Now, about that nasty thing called the law, so often the bane of good reporting. Former Crikey editor Sophie Black recently wrote on the impact of defamation laws on #MeToo reporting in Australia. As Robinson explained, the United States has over two centuries of jurisprudence where if prominent persons have been charged with committing a crime: “We can have substantial unfettered coverage of it and the person can still get a fair trial. I’ve been somewhat surprised to learn here that it’s not true. And it’s a shame because the loser is the public. We forget sometimes that the press really does represent the public. We are the eyes and ears of the public.”
He referred to “a certain case that cannot be mentioned” here in Australia, and how he read The Australian referring to the upcoming court proceedings were “the trial of the century”.
“How can it be the trial of the century when you can’t even read about it? I can understand the law being plaintiff-friendly but if the public cannot expect the press to report fully and rigorously on matters of immense public importance or move it to the realm of politics then the public is the loser.”

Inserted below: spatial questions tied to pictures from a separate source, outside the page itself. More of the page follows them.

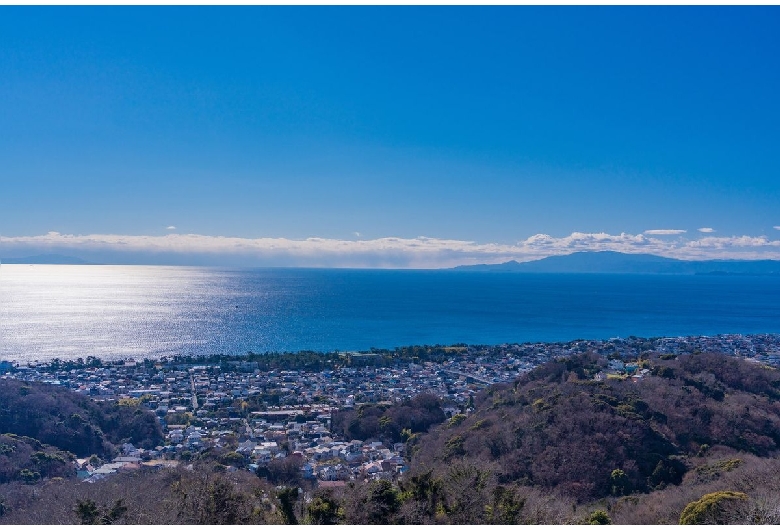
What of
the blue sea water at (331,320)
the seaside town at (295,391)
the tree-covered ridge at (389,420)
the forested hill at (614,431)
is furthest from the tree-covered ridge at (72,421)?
the blue sea water at (331,320)

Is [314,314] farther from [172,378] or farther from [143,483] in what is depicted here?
[143,483]

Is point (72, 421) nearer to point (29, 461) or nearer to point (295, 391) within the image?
point (29, 461)

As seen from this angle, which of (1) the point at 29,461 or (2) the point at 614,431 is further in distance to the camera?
(1) the point at 29,461

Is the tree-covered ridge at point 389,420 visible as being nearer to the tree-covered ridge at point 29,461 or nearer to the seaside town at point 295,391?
the seaside town at point 295,391

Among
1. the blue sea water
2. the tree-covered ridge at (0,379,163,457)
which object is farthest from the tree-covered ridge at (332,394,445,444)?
the blue sea water

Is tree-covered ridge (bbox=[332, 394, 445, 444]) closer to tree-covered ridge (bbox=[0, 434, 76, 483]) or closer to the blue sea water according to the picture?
tree-covered ridge (bbox=[0, 434, 76, 483])

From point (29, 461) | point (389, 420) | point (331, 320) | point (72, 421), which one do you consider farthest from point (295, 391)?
point (331, 320)

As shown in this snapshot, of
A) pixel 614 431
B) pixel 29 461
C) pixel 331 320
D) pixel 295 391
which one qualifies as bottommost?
pixel 331 320
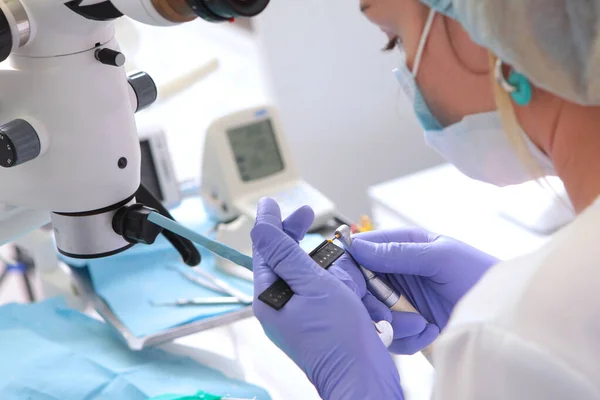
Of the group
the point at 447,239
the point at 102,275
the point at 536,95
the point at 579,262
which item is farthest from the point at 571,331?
the point at 102,275

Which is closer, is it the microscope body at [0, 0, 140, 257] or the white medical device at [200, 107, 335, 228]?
the microscope body at [0, 0, 140, 257]

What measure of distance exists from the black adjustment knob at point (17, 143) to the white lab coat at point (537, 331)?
0.40 m

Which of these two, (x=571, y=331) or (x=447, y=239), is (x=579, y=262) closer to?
(x=571, y=331)

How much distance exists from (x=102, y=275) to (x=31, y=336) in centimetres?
20

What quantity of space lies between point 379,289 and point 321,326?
0.14 meters

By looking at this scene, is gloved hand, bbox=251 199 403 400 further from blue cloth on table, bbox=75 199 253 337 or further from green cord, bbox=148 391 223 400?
blue cloth on table, bbox=75 199 253 337

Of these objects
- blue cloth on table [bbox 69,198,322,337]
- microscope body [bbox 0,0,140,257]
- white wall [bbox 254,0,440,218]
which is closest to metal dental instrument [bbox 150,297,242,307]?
blue cloth on table [bbox 69,198,322,337]

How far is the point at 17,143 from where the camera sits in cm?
63

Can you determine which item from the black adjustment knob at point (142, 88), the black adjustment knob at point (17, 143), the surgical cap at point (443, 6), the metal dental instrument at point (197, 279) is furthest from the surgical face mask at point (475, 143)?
the metal dental instrument at point (197, 279)

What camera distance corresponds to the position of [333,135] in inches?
74.2

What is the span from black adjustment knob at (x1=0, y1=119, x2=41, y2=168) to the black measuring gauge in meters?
0.28

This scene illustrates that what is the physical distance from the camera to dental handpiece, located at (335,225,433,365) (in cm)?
86

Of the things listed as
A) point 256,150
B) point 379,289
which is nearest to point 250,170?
point 256,150

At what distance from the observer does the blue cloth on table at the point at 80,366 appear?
0.91 metres
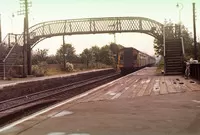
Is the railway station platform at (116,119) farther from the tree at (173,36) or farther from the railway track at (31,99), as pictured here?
the tree at (173,36)

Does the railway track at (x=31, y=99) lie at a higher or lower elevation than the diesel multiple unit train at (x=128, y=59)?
lower

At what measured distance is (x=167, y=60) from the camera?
103 ft

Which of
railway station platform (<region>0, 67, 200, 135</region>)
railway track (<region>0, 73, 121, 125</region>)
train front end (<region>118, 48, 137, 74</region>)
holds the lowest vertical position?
railway track (<region>0, 73, 121, 125</region>)

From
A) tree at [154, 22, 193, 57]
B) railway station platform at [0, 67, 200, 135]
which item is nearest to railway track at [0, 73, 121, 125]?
railway station platform at [0, 67, 200, 135]

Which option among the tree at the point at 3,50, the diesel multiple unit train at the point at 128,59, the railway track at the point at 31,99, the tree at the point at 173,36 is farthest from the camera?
the diesel multiple unit train at the point at 128,59

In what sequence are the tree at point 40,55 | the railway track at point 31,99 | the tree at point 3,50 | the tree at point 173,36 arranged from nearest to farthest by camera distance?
the railway track at point 31,99
the tree at point 173,36
the tree at point 3,50
the tree at point 40,55

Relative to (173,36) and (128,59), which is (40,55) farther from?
(173,36)

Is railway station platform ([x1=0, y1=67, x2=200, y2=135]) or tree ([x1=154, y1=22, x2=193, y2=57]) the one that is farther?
tree ([x1=154, y1=22, x2=193, y2=57])

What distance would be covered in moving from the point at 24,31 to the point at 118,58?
1270cm

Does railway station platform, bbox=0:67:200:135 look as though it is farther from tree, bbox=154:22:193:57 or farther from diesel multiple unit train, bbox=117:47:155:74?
diesel multiple unit train, bbox=117:47:155:74

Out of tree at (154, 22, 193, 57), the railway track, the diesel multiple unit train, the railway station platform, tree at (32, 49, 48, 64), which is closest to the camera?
the railway station platform

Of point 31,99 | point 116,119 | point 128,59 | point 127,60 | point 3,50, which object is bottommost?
point 31,99

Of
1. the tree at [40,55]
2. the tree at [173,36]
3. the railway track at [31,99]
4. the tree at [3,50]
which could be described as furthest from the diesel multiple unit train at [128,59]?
the tree at [40,55]

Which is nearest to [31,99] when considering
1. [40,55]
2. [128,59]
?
[128,59]
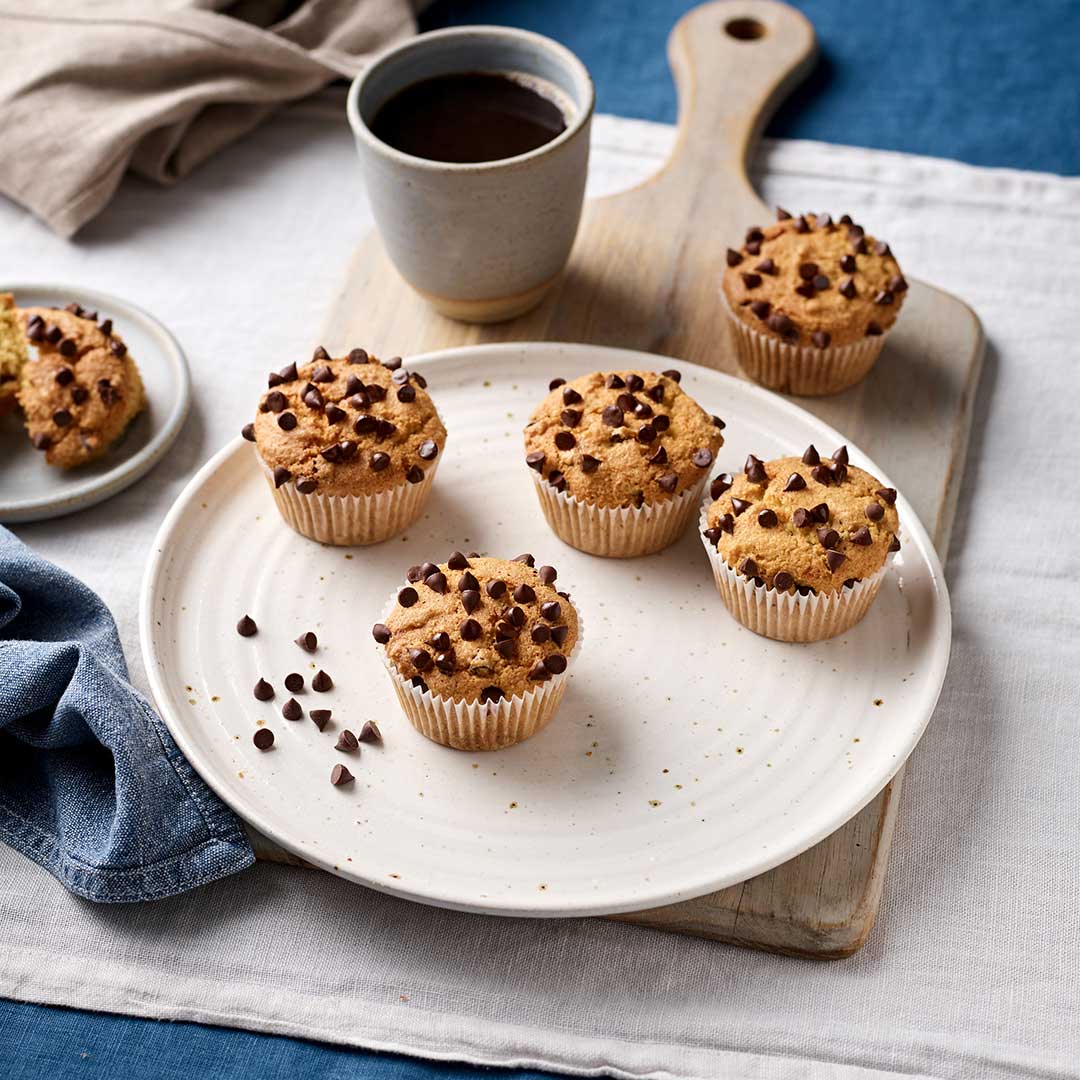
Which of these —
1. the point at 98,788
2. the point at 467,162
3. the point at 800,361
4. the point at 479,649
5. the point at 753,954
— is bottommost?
the point at 753,954

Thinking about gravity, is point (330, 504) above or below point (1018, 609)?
above

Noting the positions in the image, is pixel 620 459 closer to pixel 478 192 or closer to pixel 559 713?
pixel 559 713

Robinson then turned to investigative journalism and the people who make it. What makes a good Spotlight reporter?
“I’m looking for people who won’t take no for an answer … When you’re hiring people you want someone who gets into people’s faces. When I’m interviewing someone and by the end of the interview I’m the only one asking the questions, then that person won’t get the job. You want people who are curious and are fascinated by the world around them and who are comfortable — and this takes years to perfect — going up to complete strangers and asking tough questions. Who really like to do research, really like to go through documents, and who, when they leave the office, they still look at the world around them with the curiosity that they do when they’re on the clock.”
“Journalists tend to come from more middle-class affluent families, tend to go to better schools,” Robinson said. “The problem with that is that it cuts us off completely from the world of people who most need the help of journalists. The victimised people of this world who have no voice but for the one we can provide them … We need journalists who are prepared to go outside of their own world and learn how other people live and, in many cases, barely survive.”